# Keras Sequential model

**Author:** [fchollet](https://twitter.com/fchollet)<br>
**Date created:** 2020/04/12<br>
**Last modified:** 2023/06/25<br>
**Description:** Complete guide to the Sequential model.

## Setup

In [None]:
import keras
from keras import layers
from keras import ops

## When to use a Sequential model

A `Sequential` model is appropriate for **a plain stack of layers**
where each layer has **exactly one input tensor and one output tensor**.

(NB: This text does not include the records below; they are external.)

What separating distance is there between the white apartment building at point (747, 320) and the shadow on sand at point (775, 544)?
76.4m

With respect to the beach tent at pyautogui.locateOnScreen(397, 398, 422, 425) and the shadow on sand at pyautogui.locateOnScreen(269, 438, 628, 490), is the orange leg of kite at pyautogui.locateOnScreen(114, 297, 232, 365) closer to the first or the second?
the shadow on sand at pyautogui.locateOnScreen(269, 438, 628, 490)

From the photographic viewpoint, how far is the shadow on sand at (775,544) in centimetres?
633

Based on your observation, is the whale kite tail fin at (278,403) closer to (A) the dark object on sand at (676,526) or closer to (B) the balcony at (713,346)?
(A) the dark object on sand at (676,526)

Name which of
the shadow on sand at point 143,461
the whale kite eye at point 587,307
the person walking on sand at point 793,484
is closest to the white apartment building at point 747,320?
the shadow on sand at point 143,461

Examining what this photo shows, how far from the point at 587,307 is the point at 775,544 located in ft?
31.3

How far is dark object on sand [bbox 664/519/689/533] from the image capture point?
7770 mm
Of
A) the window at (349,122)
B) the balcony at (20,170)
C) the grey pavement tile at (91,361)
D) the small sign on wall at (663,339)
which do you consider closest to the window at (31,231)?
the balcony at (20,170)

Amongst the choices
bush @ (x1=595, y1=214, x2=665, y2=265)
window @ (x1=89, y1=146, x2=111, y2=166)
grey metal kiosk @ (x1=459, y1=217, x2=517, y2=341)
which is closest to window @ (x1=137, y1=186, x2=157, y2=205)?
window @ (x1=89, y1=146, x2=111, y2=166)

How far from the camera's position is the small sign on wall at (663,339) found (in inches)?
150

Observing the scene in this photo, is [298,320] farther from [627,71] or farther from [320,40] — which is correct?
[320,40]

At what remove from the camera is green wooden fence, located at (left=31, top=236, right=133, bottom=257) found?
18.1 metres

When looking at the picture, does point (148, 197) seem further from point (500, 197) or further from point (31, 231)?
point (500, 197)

Schematically, the following `Sequential` model:

In [None]:
# Define Sequential model with 3 layers
model = keras.Sequential(
    [
        keras.Input(shape=(3,1)),
        layers.Dense(2, activation="relu", name="layer1"),
        layers.Dense(3, activation="relu", name="layer2"),
        layers.Dense(4, name="layer3"),
    ]
)


A Sequential model is **not appropriate** when:

- Your model has multiple inputs or multiple outputs
- Any of your layers has multiple inputs or multiple outputs
- You need to do layer sharing
- You want non-linear topology (e.g. a residual connection, a multi-branch
model)

## Creating a Sequential model

You can create a Sequential model by passing a list of layers to the Sequential
constructor:

In [None]:
model = keras.Sequential(
    [
        layers.Dense(2, activation="relu"),
        layers.Dense(3, activation="relu"),
        layers.Dense(4),
    ]
)

Its layers are accessible via the `layers` attribute:

In [None]:
model.layers

[<Dense name=dense, built=False>,
 <Dense name=dense_1, built=False>,
 <Dense name=dense_2, built=False>]

You can also create a Sequential model incrementally via the `add()` method:

In [None]:
model = keras.Sequential()
model.add(layers.Dense(2, activation="relu"))
model.add(layers.Dense(3, activation="relu"))
model.add(layers.Dense(4))

Note that there's also a corresponding `pop()` method to remove layers:
a Sequential model behaves very much like a list of layers.

In [None]:
model.pop()
print(len(model.layers))  # 2

2


Also note that the Sequential constructor accepts a `name` argument, just like
any layer or model in Keras. This is useful to annotate TensorBoard graphs
with semantically meaningful names.

In [None]:
model = keras.Sequential(name="my_sequential")
model.add(layers.Dense(2, activation="relu", name="layer1"))
model.add(layers.Dense(3, activation="relu", name="layer2"))
model.add(layers.Dense(4, name="layer3"))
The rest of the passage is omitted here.